### Goal of the exercise:
Count the lines below that contain the string "captured", matching case exactly, and reply with only the number.

### Input data:
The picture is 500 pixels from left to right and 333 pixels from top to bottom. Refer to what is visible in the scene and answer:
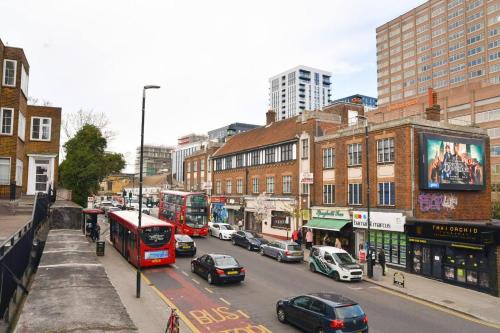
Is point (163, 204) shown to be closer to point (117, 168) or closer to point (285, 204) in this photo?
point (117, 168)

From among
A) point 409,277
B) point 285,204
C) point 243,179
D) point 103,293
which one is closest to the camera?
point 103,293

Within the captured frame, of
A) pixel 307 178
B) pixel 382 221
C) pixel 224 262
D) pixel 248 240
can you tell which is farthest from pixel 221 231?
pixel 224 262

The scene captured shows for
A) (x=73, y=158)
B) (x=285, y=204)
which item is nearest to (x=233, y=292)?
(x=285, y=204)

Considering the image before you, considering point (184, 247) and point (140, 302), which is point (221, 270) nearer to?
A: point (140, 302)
---
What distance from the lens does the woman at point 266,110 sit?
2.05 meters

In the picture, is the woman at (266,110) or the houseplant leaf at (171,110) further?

### Exercise result:
2